Task 1:
Translate this sentence from the article on accordions into Spanish: "When content is hidden, people may overlook important information."
Task 2:
Please list every sentence in the article on accordions that ends with a question mark.

Selected passage:
━━━━

Here's a problem you may be facing on your website: you have a lot of content that you want to put on a single web page, but you don't want your user to have to scroll and scroll to find the info they want.
We've recently had some questions about when it's best to use accordions in designing web pages with this problem. But is that really the best solution? Lets look at the pros and cons.
What Are Accordions?
In web design, an accordion is something like a button or other element that allows users to expand and collapse sections of content on a web page. Accordion menus typically consist of a list of items, where each item represents a section of content. When a user clicks on an item, it expands to reveal the content within that section. Other items in the menu will collapse, ensuring that only one section of content is visible at a time. This makes it easy for users to navigate through a lot of information and find what they're looking for without having to scroll through a long page.
They can also be customized to match the overall design of the website and provide a seamless user experience.
So what's the problem?
The Problems With Accordions
Here are a few reasons why you might want to avoid using accordions on web pages:
Accordions can frustrate some users who are looking for specific information. Users may have difficulty finding the content they need if it is hidden within an accordion. Hiding content behind navigation can reduce people's awareness of it since an additional step is required to access the information. Headings and titles must be descriptive and enticing enough to motivate users to take action and click on them. When content is hidden, people may overlook important information.

━━━━

Entries shown:

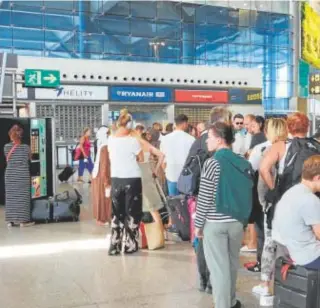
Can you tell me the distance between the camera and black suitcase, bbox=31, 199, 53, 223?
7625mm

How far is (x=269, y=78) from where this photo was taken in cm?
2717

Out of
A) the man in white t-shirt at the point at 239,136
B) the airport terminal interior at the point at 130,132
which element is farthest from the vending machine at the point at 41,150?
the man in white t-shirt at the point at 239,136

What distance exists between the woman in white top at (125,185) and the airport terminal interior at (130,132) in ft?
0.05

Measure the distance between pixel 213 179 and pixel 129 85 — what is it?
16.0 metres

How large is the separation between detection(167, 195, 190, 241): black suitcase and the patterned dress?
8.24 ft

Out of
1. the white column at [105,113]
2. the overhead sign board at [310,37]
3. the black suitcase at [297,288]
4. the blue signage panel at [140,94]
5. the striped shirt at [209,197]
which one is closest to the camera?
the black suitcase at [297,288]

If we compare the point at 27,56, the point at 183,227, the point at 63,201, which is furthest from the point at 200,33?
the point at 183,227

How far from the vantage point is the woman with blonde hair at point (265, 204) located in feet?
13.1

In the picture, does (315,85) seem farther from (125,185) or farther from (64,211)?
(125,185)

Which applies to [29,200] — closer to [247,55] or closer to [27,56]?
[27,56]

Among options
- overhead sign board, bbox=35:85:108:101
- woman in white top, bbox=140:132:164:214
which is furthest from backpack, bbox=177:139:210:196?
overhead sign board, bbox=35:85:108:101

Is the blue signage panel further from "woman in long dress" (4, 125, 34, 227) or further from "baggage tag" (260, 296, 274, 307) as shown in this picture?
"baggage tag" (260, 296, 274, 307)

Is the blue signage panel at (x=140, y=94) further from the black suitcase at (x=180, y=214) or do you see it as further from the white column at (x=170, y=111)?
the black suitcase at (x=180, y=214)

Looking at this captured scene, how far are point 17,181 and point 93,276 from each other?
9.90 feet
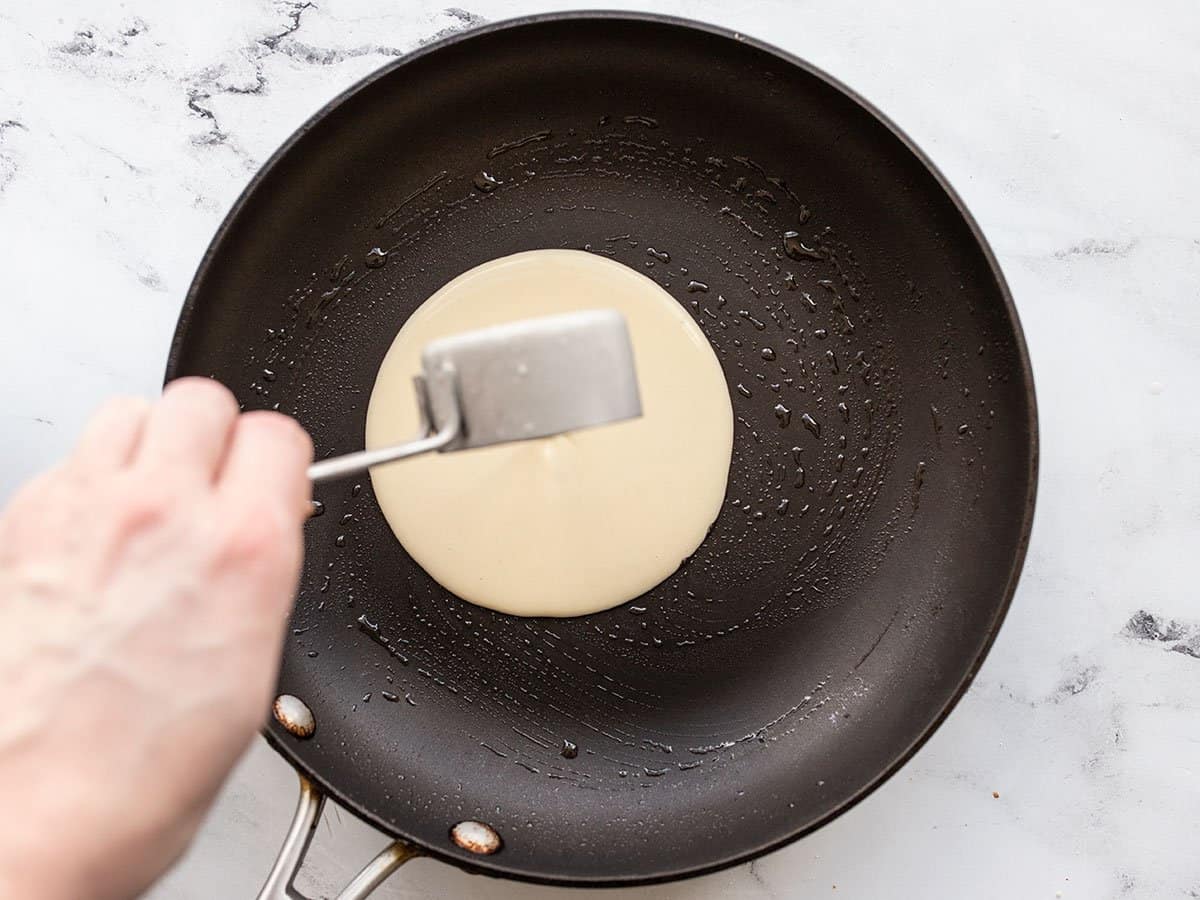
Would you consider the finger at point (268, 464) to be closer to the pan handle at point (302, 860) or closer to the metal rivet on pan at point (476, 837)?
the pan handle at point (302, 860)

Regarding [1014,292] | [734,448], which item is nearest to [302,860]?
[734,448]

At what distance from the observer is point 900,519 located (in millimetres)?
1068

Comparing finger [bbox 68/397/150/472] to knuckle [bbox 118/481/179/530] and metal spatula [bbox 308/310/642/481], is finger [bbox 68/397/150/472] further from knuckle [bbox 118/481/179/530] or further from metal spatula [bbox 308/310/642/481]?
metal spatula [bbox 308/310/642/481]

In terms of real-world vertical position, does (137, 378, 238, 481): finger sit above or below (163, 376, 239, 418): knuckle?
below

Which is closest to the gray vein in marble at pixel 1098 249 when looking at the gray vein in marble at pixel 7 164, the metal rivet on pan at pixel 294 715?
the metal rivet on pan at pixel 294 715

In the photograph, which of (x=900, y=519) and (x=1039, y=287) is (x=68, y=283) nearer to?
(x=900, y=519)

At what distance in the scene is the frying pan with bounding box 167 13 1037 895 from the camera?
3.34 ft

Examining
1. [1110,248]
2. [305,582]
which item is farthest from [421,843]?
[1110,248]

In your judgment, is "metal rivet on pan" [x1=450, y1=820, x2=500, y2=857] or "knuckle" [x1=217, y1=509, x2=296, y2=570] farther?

━━━━

Full solution 1:
Cuando el contenido está oculto, las personas pueden pasar por alto información importante.

Full solution 2:
- But is that really the best solution?
- What Are Accordions?
- So what's the problem?